> **WORK ITEM**
Give back, exactly and with nothing added, the lines that run from the one containing "order: Perissodactyla" to the final line below.

(DATA TO PROCESS)

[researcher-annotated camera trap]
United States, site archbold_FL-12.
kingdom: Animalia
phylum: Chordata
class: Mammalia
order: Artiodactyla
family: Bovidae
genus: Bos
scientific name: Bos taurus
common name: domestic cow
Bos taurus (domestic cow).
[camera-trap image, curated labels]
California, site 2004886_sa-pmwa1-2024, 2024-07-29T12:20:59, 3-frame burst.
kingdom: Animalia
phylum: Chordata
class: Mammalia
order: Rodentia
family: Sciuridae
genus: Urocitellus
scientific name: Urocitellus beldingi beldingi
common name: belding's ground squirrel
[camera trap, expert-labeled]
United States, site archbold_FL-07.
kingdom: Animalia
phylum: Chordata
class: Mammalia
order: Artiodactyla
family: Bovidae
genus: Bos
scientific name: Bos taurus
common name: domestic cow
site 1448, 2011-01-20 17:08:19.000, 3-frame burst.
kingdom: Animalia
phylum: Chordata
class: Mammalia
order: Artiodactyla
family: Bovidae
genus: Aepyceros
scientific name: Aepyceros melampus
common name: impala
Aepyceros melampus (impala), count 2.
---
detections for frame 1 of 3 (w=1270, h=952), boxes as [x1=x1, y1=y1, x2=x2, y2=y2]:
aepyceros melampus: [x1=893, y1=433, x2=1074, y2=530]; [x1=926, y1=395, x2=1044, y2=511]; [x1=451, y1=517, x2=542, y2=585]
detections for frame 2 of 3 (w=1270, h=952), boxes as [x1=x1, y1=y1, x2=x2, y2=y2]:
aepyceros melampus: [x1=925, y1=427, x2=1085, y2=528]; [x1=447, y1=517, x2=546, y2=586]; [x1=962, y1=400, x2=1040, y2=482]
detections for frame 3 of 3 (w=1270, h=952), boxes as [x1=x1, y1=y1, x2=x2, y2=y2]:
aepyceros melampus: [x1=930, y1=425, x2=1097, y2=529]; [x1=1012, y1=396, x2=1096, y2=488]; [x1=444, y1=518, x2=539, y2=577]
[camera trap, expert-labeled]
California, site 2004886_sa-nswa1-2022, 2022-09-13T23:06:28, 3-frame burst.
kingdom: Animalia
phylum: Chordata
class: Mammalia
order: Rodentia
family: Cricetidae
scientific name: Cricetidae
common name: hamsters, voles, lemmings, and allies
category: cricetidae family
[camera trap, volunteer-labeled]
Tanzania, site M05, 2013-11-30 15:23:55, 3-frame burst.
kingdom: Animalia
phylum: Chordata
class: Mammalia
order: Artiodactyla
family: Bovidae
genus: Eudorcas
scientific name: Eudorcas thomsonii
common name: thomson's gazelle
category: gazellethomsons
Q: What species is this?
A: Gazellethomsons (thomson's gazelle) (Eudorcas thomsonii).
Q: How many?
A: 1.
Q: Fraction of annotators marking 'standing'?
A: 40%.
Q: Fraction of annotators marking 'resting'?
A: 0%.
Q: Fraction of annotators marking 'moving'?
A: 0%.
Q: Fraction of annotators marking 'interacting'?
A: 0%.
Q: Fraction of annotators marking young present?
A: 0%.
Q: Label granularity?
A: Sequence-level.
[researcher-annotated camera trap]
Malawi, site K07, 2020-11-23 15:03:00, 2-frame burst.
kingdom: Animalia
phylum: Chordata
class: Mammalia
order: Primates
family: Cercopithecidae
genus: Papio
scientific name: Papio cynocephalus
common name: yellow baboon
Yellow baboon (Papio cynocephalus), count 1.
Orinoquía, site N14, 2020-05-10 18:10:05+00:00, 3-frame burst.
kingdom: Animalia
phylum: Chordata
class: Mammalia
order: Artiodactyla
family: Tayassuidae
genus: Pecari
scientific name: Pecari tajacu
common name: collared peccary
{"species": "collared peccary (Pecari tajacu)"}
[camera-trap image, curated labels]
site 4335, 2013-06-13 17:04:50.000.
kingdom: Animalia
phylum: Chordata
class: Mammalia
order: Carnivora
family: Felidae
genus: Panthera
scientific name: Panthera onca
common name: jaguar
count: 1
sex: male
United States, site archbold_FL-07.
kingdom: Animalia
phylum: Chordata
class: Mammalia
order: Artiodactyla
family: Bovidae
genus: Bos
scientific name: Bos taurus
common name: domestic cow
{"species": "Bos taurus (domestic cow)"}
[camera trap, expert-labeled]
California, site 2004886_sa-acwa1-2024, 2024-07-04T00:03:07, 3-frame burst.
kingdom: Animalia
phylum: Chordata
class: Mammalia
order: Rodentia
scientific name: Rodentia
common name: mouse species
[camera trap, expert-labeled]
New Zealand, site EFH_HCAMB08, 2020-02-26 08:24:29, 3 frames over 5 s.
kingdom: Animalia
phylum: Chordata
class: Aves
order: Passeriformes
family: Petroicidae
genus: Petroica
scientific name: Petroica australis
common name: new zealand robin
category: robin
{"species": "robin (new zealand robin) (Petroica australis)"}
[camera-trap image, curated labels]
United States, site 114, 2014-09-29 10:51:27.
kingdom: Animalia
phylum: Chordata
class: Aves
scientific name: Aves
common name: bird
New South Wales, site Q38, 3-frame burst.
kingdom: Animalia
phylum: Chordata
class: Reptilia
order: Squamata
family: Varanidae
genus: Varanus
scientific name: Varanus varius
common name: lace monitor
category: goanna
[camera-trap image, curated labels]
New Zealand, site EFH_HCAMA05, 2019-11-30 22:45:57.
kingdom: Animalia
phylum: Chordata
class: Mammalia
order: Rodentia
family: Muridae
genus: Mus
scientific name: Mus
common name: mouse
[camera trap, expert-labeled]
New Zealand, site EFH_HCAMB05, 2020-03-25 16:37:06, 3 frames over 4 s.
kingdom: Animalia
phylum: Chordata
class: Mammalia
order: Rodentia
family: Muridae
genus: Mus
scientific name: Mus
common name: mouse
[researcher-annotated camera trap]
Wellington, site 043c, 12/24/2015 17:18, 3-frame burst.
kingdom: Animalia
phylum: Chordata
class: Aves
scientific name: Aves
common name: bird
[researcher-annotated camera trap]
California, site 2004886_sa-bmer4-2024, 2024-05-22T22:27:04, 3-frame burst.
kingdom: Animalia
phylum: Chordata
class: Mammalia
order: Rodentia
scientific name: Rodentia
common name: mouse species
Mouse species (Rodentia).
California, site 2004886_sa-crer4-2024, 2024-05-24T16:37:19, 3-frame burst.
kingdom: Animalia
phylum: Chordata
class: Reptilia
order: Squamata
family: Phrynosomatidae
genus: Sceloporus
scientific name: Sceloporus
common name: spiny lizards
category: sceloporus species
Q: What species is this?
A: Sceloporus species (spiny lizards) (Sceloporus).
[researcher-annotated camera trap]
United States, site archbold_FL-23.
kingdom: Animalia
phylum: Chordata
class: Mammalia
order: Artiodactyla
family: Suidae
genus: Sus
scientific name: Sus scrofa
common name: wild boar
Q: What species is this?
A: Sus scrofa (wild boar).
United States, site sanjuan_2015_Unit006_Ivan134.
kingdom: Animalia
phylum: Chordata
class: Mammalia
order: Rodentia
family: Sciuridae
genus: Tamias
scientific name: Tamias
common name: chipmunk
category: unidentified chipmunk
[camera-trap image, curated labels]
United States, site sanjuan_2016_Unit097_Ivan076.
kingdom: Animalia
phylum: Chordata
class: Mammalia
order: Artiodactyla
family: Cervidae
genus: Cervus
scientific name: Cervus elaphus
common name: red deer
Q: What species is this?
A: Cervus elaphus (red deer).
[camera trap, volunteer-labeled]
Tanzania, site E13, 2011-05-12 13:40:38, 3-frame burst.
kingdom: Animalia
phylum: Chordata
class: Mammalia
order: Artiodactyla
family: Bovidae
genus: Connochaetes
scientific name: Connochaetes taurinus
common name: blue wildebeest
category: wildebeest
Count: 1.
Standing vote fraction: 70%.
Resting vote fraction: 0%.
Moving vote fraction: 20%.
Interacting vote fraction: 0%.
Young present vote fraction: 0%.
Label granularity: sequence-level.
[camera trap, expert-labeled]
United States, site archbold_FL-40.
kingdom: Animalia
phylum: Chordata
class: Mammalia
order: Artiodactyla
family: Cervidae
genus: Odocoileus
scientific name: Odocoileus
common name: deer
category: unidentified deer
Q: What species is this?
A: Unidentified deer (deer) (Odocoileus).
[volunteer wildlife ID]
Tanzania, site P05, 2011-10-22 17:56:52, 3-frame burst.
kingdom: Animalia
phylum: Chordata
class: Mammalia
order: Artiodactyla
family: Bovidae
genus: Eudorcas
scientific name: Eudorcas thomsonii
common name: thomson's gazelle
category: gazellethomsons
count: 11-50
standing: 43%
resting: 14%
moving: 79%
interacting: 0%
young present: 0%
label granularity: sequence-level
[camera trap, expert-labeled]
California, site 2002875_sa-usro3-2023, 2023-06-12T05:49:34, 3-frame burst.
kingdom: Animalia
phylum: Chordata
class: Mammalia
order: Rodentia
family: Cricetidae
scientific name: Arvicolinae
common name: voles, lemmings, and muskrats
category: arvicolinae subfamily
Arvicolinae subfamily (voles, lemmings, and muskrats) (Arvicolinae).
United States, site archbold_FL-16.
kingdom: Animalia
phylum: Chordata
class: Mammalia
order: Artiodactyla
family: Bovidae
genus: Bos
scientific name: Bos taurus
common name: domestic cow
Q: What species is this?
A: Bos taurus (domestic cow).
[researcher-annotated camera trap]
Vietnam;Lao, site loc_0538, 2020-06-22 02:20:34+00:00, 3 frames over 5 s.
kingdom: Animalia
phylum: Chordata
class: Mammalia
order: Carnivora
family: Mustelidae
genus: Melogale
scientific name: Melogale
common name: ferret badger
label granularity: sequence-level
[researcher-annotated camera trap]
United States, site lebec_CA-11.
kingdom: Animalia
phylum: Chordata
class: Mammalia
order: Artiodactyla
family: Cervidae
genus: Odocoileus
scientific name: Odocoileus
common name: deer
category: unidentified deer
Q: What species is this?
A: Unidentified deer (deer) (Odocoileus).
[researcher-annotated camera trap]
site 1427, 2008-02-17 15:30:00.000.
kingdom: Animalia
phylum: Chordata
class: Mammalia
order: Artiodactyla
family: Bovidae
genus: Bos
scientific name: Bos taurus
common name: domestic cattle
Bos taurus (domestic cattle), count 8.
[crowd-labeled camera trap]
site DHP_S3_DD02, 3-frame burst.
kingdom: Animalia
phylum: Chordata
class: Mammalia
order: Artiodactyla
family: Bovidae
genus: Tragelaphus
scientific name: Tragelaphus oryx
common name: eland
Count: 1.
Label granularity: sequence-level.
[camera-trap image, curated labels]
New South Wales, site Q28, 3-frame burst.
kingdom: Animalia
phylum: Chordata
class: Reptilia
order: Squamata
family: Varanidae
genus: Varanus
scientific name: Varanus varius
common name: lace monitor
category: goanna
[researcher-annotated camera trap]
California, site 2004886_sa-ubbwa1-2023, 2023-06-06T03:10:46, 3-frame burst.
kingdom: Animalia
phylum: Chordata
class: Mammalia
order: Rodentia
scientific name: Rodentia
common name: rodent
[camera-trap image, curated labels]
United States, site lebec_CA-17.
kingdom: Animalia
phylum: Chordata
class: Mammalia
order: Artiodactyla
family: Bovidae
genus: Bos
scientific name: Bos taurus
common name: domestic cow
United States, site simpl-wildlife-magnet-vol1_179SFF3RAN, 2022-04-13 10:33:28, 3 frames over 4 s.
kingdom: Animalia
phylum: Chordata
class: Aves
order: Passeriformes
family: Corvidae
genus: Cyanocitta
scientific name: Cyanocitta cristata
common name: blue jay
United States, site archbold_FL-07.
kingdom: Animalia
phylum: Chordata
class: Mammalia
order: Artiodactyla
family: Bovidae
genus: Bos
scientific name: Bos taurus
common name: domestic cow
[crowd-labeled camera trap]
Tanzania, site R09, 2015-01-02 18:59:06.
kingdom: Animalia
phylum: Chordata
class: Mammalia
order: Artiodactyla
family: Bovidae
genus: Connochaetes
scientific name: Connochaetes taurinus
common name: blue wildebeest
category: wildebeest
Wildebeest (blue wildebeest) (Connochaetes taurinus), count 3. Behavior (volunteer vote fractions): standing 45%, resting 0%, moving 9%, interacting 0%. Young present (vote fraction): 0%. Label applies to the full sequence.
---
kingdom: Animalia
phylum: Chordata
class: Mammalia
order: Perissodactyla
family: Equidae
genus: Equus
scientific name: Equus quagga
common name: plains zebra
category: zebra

(End DATA TO PROCESS)

> **TASK SOLUTION**
order: Perissodactyla
family: Equidae
genus: Equus
scientific name: Equus quagga
common name: plains zebra
category: zebra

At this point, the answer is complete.